VERIFIQUE SUA COMPREENSÃO:
1 > No trecho sobre a peça, que nome o diretor diz gostar de dar às suas peças?
2 > Diga se cada afirmação concorda com o trecho sobre a peça, respondendo sim ou não e citando as palavras do trecho que decidem: (a) A atriz Dulce Muniz foi presa em 1970. (b) O diretor já conhecia o texto antes da montagem. (c) A iluminação ameaça cair por causa de uma conta de água atrasada.

Seu celular recebe cobranças financeiras e objetos cênicos são retirados por funcionários. Canções dão voz aos que insistem no projeto enquanto a iluminação ameaça cair pela conta de luz pendente.
São vulnerabilidades do fazer teatral que dividem o palco com atores de diferentes idades -com direito à participação da atriz Dulce Muniz, 77, militante política presa em 1970 e ex-membro do Teatro de Arena- e dão continuidade a conflitos não resolvidos pela redemocratização.
"Gosto de chamar minhas peças de 'ato-espetáculos' e trabalhar com uma linguagem sempre adaptada ao seu momento histórico, típica do teatro épico. No caso do 'Grito', esse título nos veio em aula como uma metáfora muito forte. Eu não conhecia o texto e encontrei uma forma de buscar um encontro entre a Teatro do Osso e aquela época", diz o diretor da montagem, Rogério Tarifa.

MATERIAL EXTRAÍDO:
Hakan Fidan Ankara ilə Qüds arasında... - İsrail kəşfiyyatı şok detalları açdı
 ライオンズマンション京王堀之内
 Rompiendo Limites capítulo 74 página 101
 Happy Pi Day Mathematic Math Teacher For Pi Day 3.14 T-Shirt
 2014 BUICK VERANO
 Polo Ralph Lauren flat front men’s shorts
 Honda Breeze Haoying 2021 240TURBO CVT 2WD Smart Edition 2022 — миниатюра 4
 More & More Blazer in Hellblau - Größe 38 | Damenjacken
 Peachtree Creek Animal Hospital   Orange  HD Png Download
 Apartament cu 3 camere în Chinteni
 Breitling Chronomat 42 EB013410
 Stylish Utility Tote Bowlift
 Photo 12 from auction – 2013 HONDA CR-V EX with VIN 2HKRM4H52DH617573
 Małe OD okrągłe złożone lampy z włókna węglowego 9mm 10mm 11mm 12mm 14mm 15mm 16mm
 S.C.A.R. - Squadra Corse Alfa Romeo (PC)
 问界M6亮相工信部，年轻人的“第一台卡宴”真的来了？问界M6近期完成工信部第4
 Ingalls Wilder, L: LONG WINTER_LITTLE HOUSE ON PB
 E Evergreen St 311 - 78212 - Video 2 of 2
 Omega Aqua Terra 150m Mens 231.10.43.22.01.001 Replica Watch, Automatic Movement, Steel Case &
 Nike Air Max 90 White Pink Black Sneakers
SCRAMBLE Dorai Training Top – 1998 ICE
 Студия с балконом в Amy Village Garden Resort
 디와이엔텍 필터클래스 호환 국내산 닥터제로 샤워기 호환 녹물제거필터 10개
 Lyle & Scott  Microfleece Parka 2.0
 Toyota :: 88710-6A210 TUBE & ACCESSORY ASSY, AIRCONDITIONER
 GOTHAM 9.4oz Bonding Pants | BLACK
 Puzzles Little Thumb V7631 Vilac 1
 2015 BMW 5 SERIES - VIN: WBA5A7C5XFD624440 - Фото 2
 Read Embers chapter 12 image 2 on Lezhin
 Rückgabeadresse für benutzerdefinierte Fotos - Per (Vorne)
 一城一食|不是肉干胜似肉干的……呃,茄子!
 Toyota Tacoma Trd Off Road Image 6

RESPOSTAS DOS EXERCÍCIOS:
1 > Ele gosta de chamá-las de "ato-espetáculos".

2 >
(a) Sim: "militante política presa em 1970".
(b) Não: "Eu não conhecia o texto".
(c) Não: "pela conta de luz pendente".